This past week Thistlebend began a new study called Falling In Love Again With Your Husband. To be totally honest with you, as much as I’m embarrassed to say it, I thought I was doing pretty well in this area. Both my husband and I love and seek after the Lord, and I truly love my husband and am thankful for him every day. So I was thinking to myself that I’m a pretty good wife. I don’t need anything “fixed,” because that’s just what my flesh desires—being fixed, perfect, complete on my own.

Painful to my flesh, but thankfully, the Lord quickly opened my eyes during Laurie’s lecture as she talked about how we cannot truly love our husbands until we first know the love of God and are able to believe in and live from this love that is being lavished on us. “We love because He first loved us” (1 John 4:19). God must be at the center. She said that our call as a wife is to be Christ to our husband. This can still be true, even though it is the wife’s specific job to mirror the church and the husband’s specific job to mirror Christ in the marriage relationship (Eph. 5:22-33), because broadly speaking we are all called to “be Jesus” to those around us. For us wives, the person in closest proximity to us is our husband. To desire to be Christ to my husband, I would need first to believe and walk in the love that Christ has for me. Laurie also said that there is nothing other than self that keeps us from walking in and believing in God’s love.

I was quickly convicted as I listened to her talk. Yes, I would definitely say my desire for my marriage is to glorify God, but if I really think about my mindset in the day to day, that is not how I live or think about my marriage at all. Even deeper than that, I definitely do not live with the mindset of the call to be Christ to my husband.

I do, however, have the desire to be a “good” wife. I place “good” in quotations because as I really think about it, yet again, I am just trying to be “good” according to my own standards. So to sum up, my desire to be a “good” wife points to me—self. To me, being a good wife means having laundry done, cooking dinner, having my house clean, welcoming people into our home and being the perfect hostess, never running out of the things my husband loves, never yelling at him, always submitting to and trusting him to lead… I know all this sounds ridiculous. No wonder I am tempted to constantly feel condemnation, right? While some of these things are actually biblical, like submitting to my husband and trusting him to lead, and serving him is of course biblical as well, the motivation where it’s all coming from is not. These ideals I have in my head spring from my own way of thinking, not from a desire to be Christ to my husband.

As a wife, I am called to be my husband’s helper. What is better help to him than loving and serving him the way Jesus did and does? The Lord has allowed me to see that in my flesh I only serve and help him on my own terms. I do believe that my mind is organized in one big check list sometimes. I just love lists and agendas and can even plan things in my cute little planner to do for my husband that would be sweet to him, but if he asks me to do things outside of that plan, oh goodness, watch out, because I’m not going to be happy!

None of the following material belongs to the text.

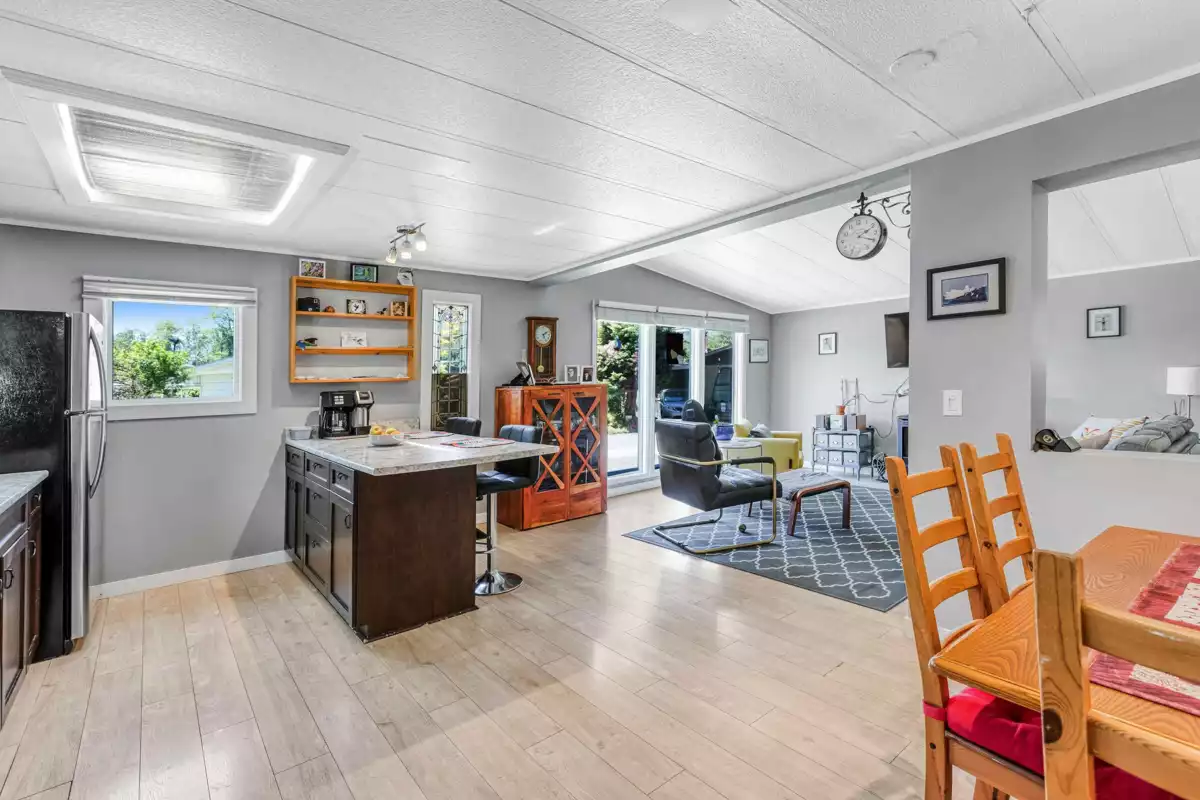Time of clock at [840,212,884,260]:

The morning of Bible study this past week, my husband came downstairs, and I was texting someone on my phone. He interrupted and asked me so sweetly to go out to his car and grab his gym bag for him and apologized right after asking me to do it. I have to admit, I was somewhat annoyed to have to go do that, but then he apologized again as I was walking out the door to go get his bag. I think he may have actually apologized three or four times. As I was walking to our driveway to get his bag, I was heartbroken. It was sweet of him to ask me in the way he did and to recognize that I was in the middle of something else when he asked me to do it. I couldn’t help but think,  however, that he must have felt like he had to be that sweet because I get so frustrated and angry with him most times when he asks me to do something that is not already on my agenda. How messed up is that? Being angry at having to hold off on laundry to actually do something my husband asks of me is absolutely not being Christ to my husband. By my way of thinking, the laundry is so important that it comes first over my actual husband so often. That’s just one example. It really is heartbreaking to think through this on paper.

Can you relate at all? If so, there is good news for us! If you know Jesus Christ as your Savior, Christ is in you, and He is in me! HE is my new identity, and I do have the power within me to put off my way of thinking and replace it with His way of thinking all by His grace! I’m so thankful to just be smacked in the face with the truth that I’m not a good wife like I think I am, but that that’s okay, because that’s the old me. Again, “We love because He first loved us” (1 John 4:19). I can love and be a helper to my husband the way I am called to because the one who calls also enables.

Falling In Love Again With Your Husband is probably going to be a way more gut wrenching study than I thought, but oh how sweet it is to know that God is working for His glory and ultimately our family’s good as well through these lessons. If you are in Christ, this is true for you too!

Do you have lies you listen to about what it means to be a good wife? Would you be willing to share them in the comments? The more that we share, the more we will see that we are not alone.

O Lord, please give us the desire to be Christ to our husbands for your glory. Be the center, Lord!